C'est un immense cadeau d'une valeur de 260 millions de dollars que les milliers de cadres de Bell Canada (BCE) se sont partagé hier, à quelques jours de Noël.

En effet, le mardi 21 décembre 2010 correspondait au jour ultime où quelque 7,5 millions d'unités d'actions de négociation restreinte devenaient «acquises» entre les mains des dirigeants de Bell et de ses filiales. Les données sur ce nombre d'actions proviennent du dernier rapport trimestriel.

Pour qu'elles deviennent «acquises», c'est-à-dire pleinement négociables comme des actions ordinaires, les dirigeants, à qui ces unités d'actions avaient été octroyées le 22 décembre 2008, devaient rester en poste. L'action de BCE se négocie présentement autour des 35$ pièce.

Notez que les cinq membres de la haute direction accaparent à eux seuls 17% de la cagnotte, soit près de 1,3 million d'actions, pour une valeur de 45 millions de dollars.

Ce régime d'intéressement des cadres avait été mis sur pied dans les jours qui ont suivi l'annonce du retentissant échec de la privatisation de Bell Canada par Teachers', le régime de retraite des enseignants de l'Ontario. Dans le cadre de l'avortement de cette gigantesque offre publique d'achat (OPA), les actionnaires de BCE avaient vu le cours de l'action chuter dramatiquement de moitié par rapport au prix initialement offert de 42,75$, en juillet 2007.

Pourquoi offrir un programme d'encouragement aussi généreux envers les cadres de Bell?

Selon la porte-parole Marie-Ève Francoeur, la création de ce régime d'intéressement vise à récompenser les gestionnaires qui ont, dit-elle, travaillé fort ces deux dernières années à faire de Bell un leader canadien des télécommunications.

«Comme vous le savez sans doute, indique-t-elle dans son courriel à La Presse Affaires, de tels programmes (d'intéressement) sont mis sur pied par des entreprises de tous genres, pour attirer et garder les meilleurs gestionnaires de haut niveau. Suite à l'échec de la privatisation de Teachers' en 2008 et pour le déploiement de notre nouvelle stratégie, BCE avait un intérêt spécial de mettre un tel programme sur pied.»

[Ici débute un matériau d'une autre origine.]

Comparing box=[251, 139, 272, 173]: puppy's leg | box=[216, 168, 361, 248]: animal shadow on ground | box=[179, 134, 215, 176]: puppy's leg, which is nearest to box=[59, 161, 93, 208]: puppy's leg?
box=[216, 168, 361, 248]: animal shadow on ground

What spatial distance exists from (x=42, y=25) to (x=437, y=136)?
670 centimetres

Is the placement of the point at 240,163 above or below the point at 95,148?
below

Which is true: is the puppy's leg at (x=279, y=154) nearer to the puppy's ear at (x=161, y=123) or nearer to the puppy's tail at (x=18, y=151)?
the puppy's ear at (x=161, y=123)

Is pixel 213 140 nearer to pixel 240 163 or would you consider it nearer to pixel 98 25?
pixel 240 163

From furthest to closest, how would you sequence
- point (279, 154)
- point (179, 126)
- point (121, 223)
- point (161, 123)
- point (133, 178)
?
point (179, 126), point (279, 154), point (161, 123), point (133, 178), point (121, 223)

Aux actionnaires qui se sentiront victimes d'un généreux et très onéreux cadeau (une valeur de 260 millions en actions) de la part de la direction de Bell Canada à ses gestionnaires, je les invite à lire et relire les explications de la porte-parole du géant canadien des télécommunications.

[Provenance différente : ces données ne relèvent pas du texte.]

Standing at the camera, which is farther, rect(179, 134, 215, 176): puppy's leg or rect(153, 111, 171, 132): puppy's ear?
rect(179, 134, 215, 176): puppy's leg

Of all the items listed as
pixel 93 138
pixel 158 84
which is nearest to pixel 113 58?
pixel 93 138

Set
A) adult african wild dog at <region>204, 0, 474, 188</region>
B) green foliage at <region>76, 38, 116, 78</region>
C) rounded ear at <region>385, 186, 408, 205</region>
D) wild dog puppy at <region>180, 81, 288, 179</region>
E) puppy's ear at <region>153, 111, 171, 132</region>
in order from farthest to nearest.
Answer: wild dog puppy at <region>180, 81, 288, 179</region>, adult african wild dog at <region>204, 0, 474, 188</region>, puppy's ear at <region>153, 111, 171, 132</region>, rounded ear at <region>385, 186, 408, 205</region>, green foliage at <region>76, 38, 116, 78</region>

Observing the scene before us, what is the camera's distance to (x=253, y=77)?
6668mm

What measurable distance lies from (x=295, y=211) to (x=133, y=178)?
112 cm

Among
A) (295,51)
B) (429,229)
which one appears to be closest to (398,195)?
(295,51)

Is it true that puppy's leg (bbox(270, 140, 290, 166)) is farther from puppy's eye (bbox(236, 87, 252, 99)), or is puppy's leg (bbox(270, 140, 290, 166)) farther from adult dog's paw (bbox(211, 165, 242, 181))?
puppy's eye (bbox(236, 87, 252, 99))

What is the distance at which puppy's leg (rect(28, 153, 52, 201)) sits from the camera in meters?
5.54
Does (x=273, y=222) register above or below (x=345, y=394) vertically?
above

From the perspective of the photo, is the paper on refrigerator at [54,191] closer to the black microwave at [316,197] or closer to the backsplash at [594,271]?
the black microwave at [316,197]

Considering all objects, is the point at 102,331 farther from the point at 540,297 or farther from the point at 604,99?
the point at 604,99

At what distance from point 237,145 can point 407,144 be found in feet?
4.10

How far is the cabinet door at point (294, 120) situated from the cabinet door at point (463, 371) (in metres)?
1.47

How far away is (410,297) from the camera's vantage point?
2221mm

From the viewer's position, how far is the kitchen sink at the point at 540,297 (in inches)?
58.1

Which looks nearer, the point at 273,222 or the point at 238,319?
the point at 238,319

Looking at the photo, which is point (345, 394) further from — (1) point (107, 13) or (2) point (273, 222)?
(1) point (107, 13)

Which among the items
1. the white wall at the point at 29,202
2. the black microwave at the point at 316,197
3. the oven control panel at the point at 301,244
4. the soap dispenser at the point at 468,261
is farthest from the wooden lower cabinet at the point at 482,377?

«La performance de Bell ces deux dernières années, pour le plus grand bénéfice de nos clients et de nos actionnaires, a illustré que Bell a très certainement des gestionnaires qui figurent parmi les meilleurs de l'industrie. Notre performance sur les marchés est de beaucoup meilleure à ce qu'elle était il y a deux ans et notre action a connu une croissance de plus de 60% depuis 2008 - et même de plus de 80% si on tient compte de la redistribution de dividendes. Nous croyons qu'il s'agit de la meilleure performance d'une entreprise en télécommunications en Amérique du Nord.»

La majorité des heureux gestionnaires bénéficiaires ont probablement imité leur grand patron, George Cope, qui a converti ses unités d'actions de négociation restreinte en unités d'actions différées, donc payables plus tard.

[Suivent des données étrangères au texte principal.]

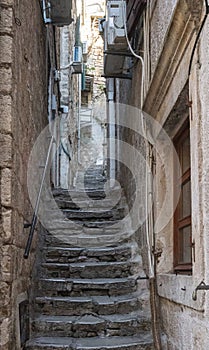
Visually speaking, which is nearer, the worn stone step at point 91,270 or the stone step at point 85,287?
the stone step at point 85,287

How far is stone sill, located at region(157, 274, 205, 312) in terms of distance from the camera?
8.07 ft

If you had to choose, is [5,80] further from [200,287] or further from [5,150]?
[200,287]

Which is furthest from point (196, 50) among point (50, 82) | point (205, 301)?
point (50, 82)

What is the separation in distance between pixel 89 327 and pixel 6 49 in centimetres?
219

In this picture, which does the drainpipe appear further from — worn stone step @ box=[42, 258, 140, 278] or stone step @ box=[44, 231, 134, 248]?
worn stone step @ box=[42, 258, 140, 278]

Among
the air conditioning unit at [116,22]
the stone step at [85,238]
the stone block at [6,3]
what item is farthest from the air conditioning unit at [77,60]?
the stone block at [6,3]

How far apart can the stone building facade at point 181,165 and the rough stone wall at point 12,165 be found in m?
0.94

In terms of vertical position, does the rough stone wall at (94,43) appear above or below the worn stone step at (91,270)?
above

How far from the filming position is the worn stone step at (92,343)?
3.51 metres

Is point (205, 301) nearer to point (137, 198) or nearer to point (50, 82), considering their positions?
point (137, 198)

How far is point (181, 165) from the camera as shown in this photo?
353 centimetres

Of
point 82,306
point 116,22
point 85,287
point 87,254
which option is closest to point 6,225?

Quel est l'avantage de cette stratégie? Une question de fiscalité. Cela lui permet de reporter à plus tard les impôts à payer sur cette forme de rémunération par actions. M. Cope entend ne se les faire payer qu'après la cessation de son emploi chez Bell.

Par ailleurs, il faut dire que les dirigeants de Bell Canada n'en sont pas à leur premier gros cadeau en actions. En juin 2008, la société leur avait versé une alléchante prime de maintien en fonction de plusieurs dizaines de millions de dollars, en actions. Pourquoi cette prime? Pour être restés en poste dans le cadre de la période transitoire (juillet 2007 à juin 2008) devant mener à la privatisation de Bell Canada par le groupe de Teachers'.

Alors que les actionnaires perdaient une fortune en voyant le prix de leurs actions chuter considérablement à la suite de l'avortement de cette privatisation, les dirigeants de Bell Canada, eux, réussissaient à empocher quand même cette généreuse prime de maintien en fonction.

Chez Bell, les dirigeants se protègent le portefeuille!